[start Dataset records]

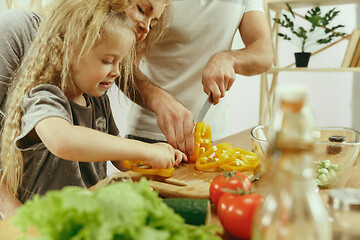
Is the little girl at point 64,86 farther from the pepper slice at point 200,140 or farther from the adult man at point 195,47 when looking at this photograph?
the adult man at point 195,47

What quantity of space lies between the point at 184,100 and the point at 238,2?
521 millimetres

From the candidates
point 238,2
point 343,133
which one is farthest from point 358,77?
point 343,133

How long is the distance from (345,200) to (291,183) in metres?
0.14

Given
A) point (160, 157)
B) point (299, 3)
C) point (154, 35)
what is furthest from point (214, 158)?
point (299, 3)

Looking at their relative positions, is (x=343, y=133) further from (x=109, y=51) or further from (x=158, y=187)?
(x=109, y=51)

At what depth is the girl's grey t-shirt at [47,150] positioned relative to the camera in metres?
1.00

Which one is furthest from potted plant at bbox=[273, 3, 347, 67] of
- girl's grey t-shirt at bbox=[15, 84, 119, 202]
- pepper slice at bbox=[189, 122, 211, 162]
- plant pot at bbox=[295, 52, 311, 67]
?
girl's grey t-shirt at bbox=[15, 84, 119, 202]

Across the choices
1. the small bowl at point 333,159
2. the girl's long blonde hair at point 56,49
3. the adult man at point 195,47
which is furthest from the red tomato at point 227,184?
the adult man at point 195,47

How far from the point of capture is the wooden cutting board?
3.01 feet

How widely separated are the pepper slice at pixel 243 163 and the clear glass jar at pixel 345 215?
0.60m

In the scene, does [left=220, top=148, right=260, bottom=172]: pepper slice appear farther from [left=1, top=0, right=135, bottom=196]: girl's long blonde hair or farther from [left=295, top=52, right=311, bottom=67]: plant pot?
[left=295, top=52, right=311, bottom=67]: plant pot

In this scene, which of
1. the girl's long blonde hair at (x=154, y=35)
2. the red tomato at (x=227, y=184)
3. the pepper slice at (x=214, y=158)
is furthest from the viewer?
the girl's long blonde hair at (x=154, y=35)

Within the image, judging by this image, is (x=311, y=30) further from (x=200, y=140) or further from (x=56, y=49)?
(x=56, y=49)

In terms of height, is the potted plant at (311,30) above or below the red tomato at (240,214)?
above
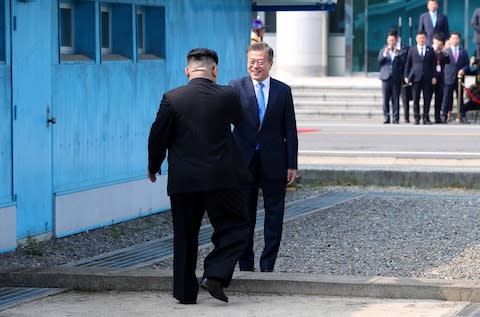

[end Dataset records]

* [Problem]: Identify every line in the entries above that contains the string "further", and copy each such line. Matching is case-sensitive.

* [Output of the exercise]:
Looking at their relative positions, is (x=343, y=133) further from (x=109, y=51) or further from (x=158, y=187)?
Within the image, judging by this image, is (x=311, y=30) further from (x=200, y=140) or further from (x=56, y=49)?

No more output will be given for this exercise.